Tangential evolutionary psychology note: if anyone ever seriously uses the compound word 'hard-wired' to describe some kind of gender-based sexual or social behaviour, you know that there is all manner of dodginess ahead.

Hugh said...

Anna, I don't have much time for sociobiology either, but I would be cautious about judging the content of a piece of research based on the researcher's comments to the media, which, while ill-chosen, don't affect how good or bad the research is. I've known some very competent researchers who spout off when a journalist asks them an open-ended question.

You're right that any reasonably competent researcher would have to be aware of the sociobiological thesis, but being aware of it doesn't mean endorsing it.

The strongest piece of evidence that this piece endorses sociobiology comes, as you point out, from asking men how much they'd spend on a woman. I agree this is dodgy, but it's possible they were simply trying to get men to consider their attraction in less abstract terms than 'yes she's attractive', 'no she's not'.
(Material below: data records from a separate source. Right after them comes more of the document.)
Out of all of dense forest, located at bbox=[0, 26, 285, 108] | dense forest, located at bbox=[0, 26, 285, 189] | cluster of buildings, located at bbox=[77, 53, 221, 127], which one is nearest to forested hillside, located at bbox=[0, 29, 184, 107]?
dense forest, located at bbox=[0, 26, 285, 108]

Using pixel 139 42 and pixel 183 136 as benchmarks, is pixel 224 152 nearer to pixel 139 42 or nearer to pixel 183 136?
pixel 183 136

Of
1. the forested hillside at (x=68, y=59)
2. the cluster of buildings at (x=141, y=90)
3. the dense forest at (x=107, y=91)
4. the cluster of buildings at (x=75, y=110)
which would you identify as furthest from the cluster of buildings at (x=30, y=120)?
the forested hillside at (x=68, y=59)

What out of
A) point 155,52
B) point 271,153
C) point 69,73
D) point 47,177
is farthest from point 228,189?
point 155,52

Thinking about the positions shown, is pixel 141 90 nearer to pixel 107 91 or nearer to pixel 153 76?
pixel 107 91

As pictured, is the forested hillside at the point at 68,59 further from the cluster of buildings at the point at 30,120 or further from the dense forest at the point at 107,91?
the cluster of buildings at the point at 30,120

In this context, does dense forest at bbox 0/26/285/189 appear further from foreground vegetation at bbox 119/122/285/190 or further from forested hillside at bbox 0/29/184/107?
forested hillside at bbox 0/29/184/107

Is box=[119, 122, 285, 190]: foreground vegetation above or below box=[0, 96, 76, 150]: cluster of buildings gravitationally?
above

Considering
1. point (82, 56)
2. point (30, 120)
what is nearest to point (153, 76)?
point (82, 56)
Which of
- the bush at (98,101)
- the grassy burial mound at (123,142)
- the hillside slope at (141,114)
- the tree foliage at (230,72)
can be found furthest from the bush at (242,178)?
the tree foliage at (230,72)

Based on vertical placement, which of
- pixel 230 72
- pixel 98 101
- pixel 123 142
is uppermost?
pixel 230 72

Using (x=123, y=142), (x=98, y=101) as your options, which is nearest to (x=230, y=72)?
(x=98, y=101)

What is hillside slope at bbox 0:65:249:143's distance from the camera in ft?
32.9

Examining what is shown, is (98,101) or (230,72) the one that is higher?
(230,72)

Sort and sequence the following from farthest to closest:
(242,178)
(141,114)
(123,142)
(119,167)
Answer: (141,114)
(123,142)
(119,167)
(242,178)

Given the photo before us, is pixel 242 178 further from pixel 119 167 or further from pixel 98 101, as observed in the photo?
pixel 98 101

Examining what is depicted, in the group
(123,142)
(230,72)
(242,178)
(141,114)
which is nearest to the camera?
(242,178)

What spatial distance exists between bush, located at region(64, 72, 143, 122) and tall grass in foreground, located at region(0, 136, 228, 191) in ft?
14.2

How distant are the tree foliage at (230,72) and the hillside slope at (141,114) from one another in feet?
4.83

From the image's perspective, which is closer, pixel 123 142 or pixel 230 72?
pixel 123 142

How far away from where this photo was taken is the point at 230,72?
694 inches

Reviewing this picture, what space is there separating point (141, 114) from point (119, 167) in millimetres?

But going back a bit, you say that those who believe in evolutionary causes for social/sexual behaviour must also believe in male sexual primacy. I'd be a bit more cautious about saying that if I were you. I'm sure you're familiar with the gender essentialism debate within feminism, and I would say that condemning everybody who's more gender essentialist than you as a supporter of male privilege is not going to win you many friends.

Anna said...

I'm not saying that those who believe in evolutionary causes for social/sexual behaviour must also believe in male sexual primacy - merely that all those I've read have. It's quite conceivable that people can come up with other essentialist positions (and they have, of course), but it would be difficult to base one on evolutionary psychology which didn't assume male sexual primacy.

Given that the researcher in this case published his findings in the 'Journal of Personality and Social Psychology', I've no reason to doubt the way it's been reported.